(Records from a dataset)
•••

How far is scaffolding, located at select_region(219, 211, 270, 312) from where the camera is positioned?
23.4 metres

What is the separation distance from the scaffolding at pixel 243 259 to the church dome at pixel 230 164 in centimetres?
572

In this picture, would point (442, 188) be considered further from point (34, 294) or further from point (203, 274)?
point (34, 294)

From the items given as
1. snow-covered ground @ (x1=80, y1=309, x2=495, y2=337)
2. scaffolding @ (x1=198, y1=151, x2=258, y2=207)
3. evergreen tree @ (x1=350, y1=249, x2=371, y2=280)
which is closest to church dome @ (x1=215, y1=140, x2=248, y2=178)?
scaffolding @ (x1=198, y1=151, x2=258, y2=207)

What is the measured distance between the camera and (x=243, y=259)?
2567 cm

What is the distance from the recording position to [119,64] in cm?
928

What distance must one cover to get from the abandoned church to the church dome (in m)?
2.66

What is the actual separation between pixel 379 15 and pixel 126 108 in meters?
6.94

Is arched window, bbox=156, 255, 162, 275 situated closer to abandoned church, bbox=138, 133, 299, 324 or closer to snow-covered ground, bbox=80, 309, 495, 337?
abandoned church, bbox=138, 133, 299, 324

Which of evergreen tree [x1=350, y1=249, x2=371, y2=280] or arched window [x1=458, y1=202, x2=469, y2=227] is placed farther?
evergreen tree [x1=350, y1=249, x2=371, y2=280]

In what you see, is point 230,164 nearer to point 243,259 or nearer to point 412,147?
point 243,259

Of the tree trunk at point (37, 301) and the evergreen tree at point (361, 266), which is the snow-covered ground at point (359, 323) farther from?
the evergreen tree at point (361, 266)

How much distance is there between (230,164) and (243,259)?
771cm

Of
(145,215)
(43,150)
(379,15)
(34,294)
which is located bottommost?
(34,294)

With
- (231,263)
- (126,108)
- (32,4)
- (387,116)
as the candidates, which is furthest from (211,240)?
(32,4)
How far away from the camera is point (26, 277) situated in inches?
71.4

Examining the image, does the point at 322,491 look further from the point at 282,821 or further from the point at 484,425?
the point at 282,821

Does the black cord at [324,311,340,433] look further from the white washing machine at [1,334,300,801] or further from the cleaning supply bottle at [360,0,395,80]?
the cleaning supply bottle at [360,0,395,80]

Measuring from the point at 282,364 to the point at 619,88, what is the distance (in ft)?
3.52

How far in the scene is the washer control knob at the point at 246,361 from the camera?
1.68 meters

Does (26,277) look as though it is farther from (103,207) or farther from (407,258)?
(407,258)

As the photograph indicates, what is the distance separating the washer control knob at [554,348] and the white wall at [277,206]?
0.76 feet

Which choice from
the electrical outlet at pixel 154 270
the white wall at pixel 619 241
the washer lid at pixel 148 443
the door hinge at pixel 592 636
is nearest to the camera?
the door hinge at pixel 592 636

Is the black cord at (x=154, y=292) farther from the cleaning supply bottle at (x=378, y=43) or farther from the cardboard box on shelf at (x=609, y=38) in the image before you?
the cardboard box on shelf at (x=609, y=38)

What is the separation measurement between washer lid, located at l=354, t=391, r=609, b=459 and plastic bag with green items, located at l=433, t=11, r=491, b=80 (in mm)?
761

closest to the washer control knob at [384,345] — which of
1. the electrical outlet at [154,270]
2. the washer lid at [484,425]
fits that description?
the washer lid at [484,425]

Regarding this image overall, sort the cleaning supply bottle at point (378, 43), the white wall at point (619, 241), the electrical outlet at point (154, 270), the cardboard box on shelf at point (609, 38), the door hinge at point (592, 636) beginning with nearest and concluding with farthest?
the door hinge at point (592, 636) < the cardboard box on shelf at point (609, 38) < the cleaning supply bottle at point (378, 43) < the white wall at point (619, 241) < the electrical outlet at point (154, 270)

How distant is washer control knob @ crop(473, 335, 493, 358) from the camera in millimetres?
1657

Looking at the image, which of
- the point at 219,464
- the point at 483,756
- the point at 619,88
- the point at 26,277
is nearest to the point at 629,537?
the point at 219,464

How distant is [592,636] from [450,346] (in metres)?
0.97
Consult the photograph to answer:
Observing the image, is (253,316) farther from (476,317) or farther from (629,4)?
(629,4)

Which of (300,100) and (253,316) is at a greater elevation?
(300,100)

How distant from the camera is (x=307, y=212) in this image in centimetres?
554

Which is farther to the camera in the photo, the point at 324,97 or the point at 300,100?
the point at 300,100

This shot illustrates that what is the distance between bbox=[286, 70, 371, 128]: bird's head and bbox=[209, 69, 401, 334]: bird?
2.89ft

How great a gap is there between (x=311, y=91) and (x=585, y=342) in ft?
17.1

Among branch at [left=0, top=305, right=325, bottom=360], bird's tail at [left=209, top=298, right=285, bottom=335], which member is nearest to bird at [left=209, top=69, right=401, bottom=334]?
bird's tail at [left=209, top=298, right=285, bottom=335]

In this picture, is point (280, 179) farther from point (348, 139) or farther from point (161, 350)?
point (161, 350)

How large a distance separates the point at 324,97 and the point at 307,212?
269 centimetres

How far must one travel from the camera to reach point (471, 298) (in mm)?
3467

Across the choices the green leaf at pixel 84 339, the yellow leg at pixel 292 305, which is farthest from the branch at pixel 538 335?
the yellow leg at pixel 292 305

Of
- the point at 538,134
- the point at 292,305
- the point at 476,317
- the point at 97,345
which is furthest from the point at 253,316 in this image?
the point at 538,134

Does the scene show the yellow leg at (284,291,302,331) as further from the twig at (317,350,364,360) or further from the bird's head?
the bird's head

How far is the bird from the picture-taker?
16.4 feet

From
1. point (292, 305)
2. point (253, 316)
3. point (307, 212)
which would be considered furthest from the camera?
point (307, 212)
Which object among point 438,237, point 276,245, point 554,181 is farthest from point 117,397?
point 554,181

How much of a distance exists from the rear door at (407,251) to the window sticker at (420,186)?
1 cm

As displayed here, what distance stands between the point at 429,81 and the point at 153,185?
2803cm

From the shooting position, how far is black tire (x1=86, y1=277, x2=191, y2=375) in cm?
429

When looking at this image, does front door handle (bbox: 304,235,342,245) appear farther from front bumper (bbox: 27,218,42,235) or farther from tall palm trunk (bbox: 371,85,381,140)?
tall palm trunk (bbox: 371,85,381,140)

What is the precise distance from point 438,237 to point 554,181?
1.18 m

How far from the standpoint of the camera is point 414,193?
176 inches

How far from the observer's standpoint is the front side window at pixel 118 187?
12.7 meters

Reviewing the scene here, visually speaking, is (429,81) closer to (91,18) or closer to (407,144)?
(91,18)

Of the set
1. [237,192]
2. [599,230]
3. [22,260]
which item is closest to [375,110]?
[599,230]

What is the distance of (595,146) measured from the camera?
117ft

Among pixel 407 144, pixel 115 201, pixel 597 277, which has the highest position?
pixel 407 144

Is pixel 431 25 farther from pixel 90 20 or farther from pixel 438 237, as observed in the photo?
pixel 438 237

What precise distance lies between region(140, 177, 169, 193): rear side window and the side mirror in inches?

•••

* [Set exercise]: Print the records once more, exactly as they were given.

* [Result for this task]:
How far is scaffolding, located at select_region(219, 211, 270, 312) from where the camera is positioned?
23.4 metres

What is the separation distance from the scaffolding at pixel 243 259 to the church dome at pixel 230 164 in centimetres?
572

In this picture, would point (442, 188) be considered further from point (34, 294) or further from point (203, 274)?
point (34, 294)

From the items given as
1. snow-covered ground @ (x1=80, y1=309, x2=495, y2=337)
2. scaffolding @ (x1=198, y1=151, x2=258, y2=207)
3. evergreen tree @ (x1=350, y1=249, x2=371, y2=280)
which is closest to church dome @ (x1=215, y1=140, x2=248, y2=178)?
scaffolding @ (x1=198, y1=151, x2=258, y2=207)

What is the measured distance between the camera and (x=243, y=259)?
2567 cm

What is the distance from the recording position to [119,64] in cm?
928

What distance must one cover to get from the abandoned church to the church dome (in m)?
2.66

What is the actual separation between pixel 379 15 and pixel 126 108 in meters?
6.94

Is arched window, bbox=156, 255, 162, 275 situated closer to abandoned church, bbox=138, 133, 299, 324 or closer to snow-covered ground, bbox=80, 309, 495, 337?
abandoned church, bbox=138, 133, 299, 324

Which of evergreen tree [x1=350, y1=249, x2=371, y2=280] or arched window [x1=458, y1=202, x2=469, y2=227] is placed farther?
evergreen tree [x1=350, y1=249, x2=371, y2=280]

In what you see, is point 230,164 nearer to point 243,259 or nearer to point 412,147?
point 243,259

Of the tree trunk at point (37, 301) and the evergreen tree at point (361, 266), which is the snow-covered ground at point (359, 323) farther from?
the evergreen tree at point (361, 266)

How much distance is there between (230,164) and (243,259)?
771cm

Of
(145,215)
(43,150)
(379,15)
(34,294)
which is located bottommost?
(34,294)

With
- (231,263)
- (126,108)
- (32,4)
- (387,116)
as the candidates, which is furthest from (211,240)?
(32,4)
How far away from the camera is point (26, 277) situated in inches?
71.4

Examining the image, does the point at 322,491 look further from the point at 282,821 or further from the point at 484,425?
the point at 282,821

Does the black cord at [324,311,340,433] look further from the white washing machine at [1,334,300,801] or further from the cleaning supply bottle at [360,0,395,80]?
the cleaning supply bottle at [360,0,395,80]

Measuring from the point at 282,364 to the point at 619,88, what is the distance (in ft)?
3.52

How far in the scene is the washer control knob at the point at 246,361 from the camera?
1.68 meters

Does (26,277) look as though it is farther from (103,207) or farther from (407,258)?
(407,258)

As the photograph indicates, what is the distance separating the washer control knob at [554,348] and the white wall at [277,206]?
0.76 feet

Which choice from
the electrical outlet at pixel 154 270
the white wall at pixel 619 241
the washer lid at pixel 148 443
the door hinge at pixel 592 636
is nearest to the camera?
the door hinge at pixel 592 636

Is the black cord at (x=154, y=292) farther from the cleaning supply bottle at (x=378, y=43) or farther from the cardboard box on shelf at (x=609, y=38) in the image before you?
the cardboard box on shelf at (x=609, y=38)

What is the separation measurement between washer lid, located at l=354, t=391, r=609, b=459 and plastic bag with green items, located at l=433, t=11, r=491, b=80 (in mm)?
761

closest to the washer control knob at [384,345] — which of
1. the electrical outlet at [154,270]
2. the washer lid at [484,425]
fits that description?
the washer lid at [484,425]

Regarding this image overall, sort the cleaning supply bottle at point (378, 43), the white wall at point (619, 241), the electrical outlet at point (154, 270), the cardboard box on shelf at point (609, 38), the door hinge at point (592, 636) beginning with nearest and concluding with farthest?
the door hinge at point (592, 636) < the cardboard box on shelf at point (609, 38) < the cleaning supply bottle at point (378, 43) < the white wall at point (619, 241) < the electrical outlet at point (154, 270)

How distant is washer control knob @ crop(473, 335, 493, 358) from the camera in millimetres?
1657

Looking at the image, which of
- the point at 219,464
- the point at 483,756
- the point at 619,88
- the point at 26,277
is nearest to the point at 629,537?
the point at 219,464

How distant is [592,636] from [450,346] (in metres)?
0.97
Consult the photograph to answer:
Observing the image, is (253,316) farther from (476,317) or farther from (629,4)?
(629,4)

Which of (300,100) and (253,316) is at a greater elevation?
(300,100)

How distant from the camera is (x=307, y=212) in this image in centimetres?
554

Which is farther to the camera in the photo, the point at 324,97 or the point at 300,100?
the point at 300,100

This shot illustrates that what is the distance between bbox=[286, 70, 371, 128]: bird's head and bbox=[209, 69, 401, 334]: bird?
2.89ft

How great a gap is there between (x=311, y=91) and (x=585, y=342) in ft?
17.1

Among branch at [left=0, top=305, right=325, bottom=360], bird's tail at [left=209, top=298, right=285, bottom=335], which member is nearest to bird at [left=209, top=69, right=401, bottom=334]?
bird's tail at [left=209, top=298, right=285, bottom=335]

In this picture, is point (280, 179) farther from point (348, 139) or farther from point (161, 350)?
point (161, 350)

How large a distance separates the point at 324,97 and the point at 307,212?
269 centimetres

How far must one travel from the camera to reach point (471, 298) (in mm)?
3467

Across the choices the green leaf at pixel 84 339, the yellow leg at pixel 292 305, which is farthest from the branch at pixel 538 335?
the yellow leg at pixel 292 305

Of
- the point at 538,134
- the point at 292,305
- the point at 476,317
- the point at 97,345
which is furthest from the point at 253,316 in this image?
the point at 538,134

Does the scene show the yellow leg at (284,291,302,331) as further from the twig at (317,350,364,360) or further from the bird's head?
the bird's head

How far is the bird from the picture-taker?
16.4 feet

From
1. point (292, 305)
2. point (253, 316)
3. point (307, 212)
which would be considered furthest from the camera?
point (307, 212)
Which object among point 438,237, point 276,245, point 554,181 is farthest from point 117,397?
point 554,181

How much of a distance exists from the rear door at (407,251) to the window sticker at (420,186)?
1 cm

As displayed here, what distance stands between the point at 429,81 and the point at 153,185?
2803cm

From the shooting position, how far is black tire (x1=86, y1=277, x2=191, y2=375) in cm?
429

When looking at this image, does front door handle (bbox: 304,235,342,245) appear farther from front bumper (bbox: 27,218,42,235) or farther from tall palm trunk (bbox: 371,85,381,140)?
tall palm trunk (bbox: 371,85,381,140)

What is the precise distance from point 438,237 to point 554,181?
1.18 m

How far from the standpoint of the camera is point 414,193?
176 inches

How far from the observer's standpoint is the front side window at pixel 118 187?
12.7 meters

Reviewing the scene here, visually speaking, is (429,81) closer to (91,18) or closer to (407,144)?
(91,18)

Of the set
1. [237,192]
2. [599,230]
3. [22,260]
which item is closest to [375,110]?
[599,230]

What is the distance of (595,146) measured from the camera?
117ft

Among pixel 407 144, pixel 115 201, pixel 597 277, which has the highest position?
pixel 407 144

Is pixel 431 25 farther from pixel 90 20 or farther from pixel 438 237, as observed in the photo?
pixel 438 237

What precise distance lies between region(140, 177, 169, 193): rear side window and the side mirror in inches?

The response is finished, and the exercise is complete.